[Rows of scene-based questions]
* start *

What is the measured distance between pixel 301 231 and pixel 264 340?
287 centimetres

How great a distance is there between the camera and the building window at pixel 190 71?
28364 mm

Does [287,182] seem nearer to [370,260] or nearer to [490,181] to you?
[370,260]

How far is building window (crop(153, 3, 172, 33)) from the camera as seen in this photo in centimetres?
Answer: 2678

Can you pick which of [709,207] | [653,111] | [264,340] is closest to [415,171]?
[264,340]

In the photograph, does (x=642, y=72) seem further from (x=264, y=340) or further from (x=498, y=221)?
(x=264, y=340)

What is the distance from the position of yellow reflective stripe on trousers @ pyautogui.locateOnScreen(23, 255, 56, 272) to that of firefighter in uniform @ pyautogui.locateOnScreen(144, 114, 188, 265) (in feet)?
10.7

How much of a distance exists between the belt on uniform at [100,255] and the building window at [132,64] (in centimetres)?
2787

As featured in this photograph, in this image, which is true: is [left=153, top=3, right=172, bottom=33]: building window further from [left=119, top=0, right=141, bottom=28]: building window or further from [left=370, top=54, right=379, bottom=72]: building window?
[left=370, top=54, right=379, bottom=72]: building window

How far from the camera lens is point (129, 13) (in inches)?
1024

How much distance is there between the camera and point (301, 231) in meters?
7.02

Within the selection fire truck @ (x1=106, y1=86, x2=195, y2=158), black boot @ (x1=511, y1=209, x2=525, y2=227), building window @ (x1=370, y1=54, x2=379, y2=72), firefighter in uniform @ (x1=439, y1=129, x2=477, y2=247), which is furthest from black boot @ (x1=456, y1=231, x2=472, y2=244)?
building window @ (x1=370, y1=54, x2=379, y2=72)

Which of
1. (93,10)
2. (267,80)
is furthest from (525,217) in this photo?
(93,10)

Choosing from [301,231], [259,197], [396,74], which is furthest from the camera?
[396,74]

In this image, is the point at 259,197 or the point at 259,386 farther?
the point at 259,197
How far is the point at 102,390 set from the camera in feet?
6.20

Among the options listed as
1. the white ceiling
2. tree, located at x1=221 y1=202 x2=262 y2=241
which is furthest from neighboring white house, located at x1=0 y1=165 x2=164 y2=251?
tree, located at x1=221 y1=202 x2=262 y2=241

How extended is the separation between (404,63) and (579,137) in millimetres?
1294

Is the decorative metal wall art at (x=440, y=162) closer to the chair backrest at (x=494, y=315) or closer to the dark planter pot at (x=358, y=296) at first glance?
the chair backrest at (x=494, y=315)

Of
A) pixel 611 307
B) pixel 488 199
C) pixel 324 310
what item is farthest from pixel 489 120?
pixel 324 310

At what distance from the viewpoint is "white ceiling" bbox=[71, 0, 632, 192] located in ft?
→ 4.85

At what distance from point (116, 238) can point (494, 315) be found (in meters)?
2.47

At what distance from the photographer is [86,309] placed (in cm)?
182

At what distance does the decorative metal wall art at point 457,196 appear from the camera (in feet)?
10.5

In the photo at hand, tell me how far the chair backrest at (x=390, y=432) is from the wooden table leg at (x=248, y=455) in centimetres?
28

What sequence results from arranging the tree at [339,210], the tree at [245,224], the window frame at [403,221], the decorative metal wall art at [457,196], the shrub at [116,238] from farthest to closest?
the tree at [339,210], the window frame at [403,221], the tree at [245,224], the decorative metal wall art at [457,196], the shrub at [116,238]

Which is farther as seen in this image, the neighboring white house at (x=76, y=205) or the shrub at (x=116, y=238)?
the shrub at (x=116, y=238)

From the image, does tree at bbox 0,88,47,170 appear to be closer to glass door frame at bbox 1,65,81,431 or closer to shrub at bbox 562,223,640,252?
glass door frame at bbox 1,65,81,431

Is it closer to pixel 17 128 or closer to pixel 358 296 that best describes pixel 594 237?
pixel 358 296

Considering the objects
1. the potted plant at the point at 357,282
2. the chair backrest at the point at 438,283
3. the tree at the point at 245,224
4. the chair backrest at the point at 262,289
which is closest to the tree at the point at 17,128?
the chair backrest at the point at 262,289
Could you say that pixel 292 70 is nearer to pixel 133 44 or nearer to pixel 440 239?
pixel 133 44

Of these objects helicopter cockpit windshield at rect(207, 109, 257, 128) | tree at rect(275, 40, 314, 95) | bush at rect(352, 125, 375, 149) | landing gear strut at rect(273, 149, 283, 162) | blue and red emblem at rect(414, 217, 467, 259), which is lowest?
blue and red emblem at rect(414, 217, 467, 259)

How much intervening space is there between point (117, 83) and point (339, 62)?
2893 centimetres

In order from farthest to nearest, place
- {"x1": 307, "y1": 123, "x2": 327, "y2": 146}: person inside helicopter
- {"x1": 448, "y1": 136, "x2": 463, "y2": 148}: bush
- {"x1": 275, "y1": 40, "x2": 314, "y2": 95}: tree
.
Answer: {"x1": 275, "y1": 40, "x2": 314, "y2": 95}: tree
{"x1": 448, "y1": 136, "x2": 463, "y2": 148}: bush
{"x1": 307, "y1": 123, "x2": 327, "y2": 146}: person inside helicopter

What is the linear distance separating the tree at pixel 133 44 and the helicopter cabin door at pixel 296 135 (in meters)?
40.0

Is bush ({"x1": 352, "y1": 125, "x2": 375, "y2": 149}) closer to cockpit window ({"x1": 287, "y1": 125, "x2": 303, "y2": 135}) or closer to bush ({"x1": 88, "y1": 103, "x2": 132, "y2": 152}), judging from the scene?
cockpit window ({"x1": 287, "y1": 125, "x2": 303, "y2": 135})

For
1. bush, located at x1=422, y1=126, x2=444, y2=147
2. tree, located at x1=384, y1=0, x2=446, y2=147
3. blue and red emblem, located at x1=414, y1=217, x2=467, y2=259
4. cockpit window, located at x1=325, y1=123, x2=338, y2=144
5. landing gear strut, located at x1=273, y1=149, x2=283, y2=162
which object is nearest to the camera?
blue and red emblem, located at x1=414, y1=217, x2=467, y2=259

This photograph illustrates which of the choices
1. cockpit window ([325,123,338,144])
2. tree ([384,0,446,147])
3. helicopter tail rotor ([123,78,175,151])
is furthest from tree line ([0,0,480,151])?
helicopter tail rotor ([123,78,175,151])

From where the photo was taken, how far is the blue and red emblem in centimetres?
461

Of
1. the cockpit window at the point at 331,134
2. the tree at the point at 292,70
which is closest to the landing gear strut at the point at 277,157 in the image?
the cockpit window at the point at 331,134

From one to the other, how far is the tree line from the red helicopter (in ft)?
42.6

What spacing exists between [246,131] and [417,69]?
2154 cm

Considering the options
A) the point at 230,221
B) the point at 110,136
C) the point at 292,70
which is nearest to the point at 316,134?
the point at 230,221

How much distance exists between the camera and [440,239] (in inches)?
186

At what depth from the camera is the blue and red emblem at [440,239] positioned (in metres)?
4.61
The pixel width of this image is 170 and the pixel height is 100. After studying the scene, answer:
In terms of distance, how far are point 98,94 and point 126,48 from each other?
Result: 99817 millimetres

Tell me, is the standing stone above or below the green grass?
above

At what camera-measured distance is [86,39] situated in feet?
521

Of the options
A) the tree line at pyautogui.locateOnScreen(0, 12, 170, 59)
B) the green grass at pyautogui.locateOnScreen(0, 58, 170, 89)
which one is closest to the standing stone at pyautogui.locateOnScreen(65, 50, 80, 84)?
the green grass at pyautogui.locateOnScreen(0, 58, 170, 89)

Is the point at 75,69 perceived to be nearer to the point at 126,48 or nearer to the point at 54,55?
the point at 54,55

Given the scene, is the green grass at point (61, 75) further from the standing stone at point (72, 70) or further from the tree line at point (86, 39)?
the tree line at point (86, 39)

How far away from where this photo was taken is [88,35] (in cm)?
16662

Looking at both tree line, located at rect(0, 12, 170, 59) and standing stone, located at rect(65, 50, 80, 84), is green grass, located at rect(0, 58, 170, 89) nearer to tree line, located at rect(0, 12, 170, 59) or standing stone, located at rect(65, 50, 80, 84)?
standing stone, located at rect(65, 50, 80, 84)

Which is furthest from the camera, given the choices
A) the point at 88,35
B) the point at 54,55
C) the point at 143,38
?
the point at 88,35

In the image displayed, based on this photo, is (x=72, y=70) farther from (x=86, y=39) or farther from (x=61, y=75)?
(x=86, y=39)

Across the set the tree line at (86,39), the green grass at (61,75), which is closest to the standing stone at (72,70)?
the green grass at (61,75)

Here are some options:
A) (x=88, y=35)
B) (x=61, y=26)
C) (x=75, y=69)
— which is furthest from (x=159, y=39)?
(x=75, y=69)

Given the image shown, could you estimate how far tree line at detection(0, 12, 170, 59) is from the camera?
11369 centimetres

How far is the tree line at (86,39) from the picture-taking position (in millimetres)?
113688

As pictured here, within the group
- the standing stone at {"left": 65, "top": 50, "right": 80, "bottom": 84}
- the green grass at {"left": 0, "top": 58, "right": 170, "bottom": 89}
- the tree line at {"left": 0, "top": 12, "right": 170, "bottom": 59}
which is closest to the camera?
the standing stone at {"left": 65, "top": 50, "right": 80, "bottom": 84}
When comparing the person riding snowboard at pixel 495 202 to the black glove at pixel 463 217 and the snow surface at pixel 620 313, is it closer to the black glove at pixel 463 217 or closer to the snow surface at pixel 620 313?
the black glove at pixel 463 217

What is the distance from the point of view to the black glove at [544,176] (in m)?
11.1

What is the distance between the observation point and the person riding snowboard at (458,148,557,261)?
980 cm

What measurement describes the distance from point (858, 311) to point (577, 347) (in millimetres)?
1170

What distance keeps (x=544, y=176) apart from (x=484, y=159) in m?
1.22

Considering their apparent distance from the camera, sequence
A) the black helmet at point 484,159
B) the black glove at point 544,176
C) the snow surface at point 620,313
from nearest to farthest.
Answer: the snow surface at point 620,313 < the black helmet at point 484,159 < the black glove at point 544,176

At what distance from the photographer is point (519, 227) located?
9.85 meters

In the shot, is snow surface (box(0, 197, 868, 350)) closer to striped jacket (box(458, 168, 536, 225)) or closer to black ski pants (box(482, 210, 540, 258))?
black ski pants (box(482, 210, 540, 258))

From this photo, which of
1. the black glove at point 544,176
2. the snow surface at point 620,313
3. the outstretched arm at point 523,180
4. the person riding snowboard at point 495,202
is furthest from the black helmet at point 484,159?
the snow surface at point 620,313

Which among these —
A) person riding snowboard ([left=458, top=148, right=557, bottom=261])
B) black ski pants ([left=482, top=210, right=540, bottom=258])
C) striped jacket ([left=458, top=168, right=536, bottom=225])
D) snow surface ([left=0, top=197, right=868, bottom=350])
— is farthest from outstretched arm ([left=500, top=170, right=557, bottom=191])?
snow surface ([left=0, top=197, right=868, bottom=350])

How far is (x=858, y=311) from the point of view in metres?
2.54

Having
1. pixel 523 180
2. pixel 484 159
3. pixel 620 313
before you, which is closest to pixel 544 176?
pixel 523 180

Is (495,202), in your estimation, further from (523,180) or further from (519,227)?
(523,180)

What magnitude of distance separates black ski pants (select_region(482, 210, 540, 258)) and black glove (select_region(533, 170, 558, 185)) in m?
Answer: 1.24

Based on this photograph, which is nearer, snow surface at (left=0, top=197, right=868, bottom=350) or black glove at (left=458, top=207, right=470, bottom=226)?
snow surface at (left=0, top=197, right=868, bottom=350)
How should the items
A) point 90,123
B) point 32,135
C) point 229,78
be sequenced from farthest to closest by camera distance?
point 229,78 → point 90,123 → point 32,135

* end *

- [REQUIREMENTS]:
Starting at the line containing "What magnitude of" and ending at the last of the rows, reproduce those lines with every "black glove" swapped for "dark glove", leaving everything else the same.

- [SOLVED EXERCISE]:
What magnitude of distance separates black ski pants (select_region(482, 210, 540, 258)) and dark glove (select_region(533, 170, 558, 185)) in m?
Answer: 1.24

Based on this photograph, which is nearer, snow surface at (left=0, top=197, right=868, bottom=350) or dark glove at (left=458, top=207, right=470, bottom=226)?
snow surface at (left=0, top=197, right=868, bottom=350)
How should the items
A) point 90,123
B) point 32,135
C) point 229,78
be sequenced from farthest to closest by camera distance?
point 229,78 → point 90,123 → point 32,135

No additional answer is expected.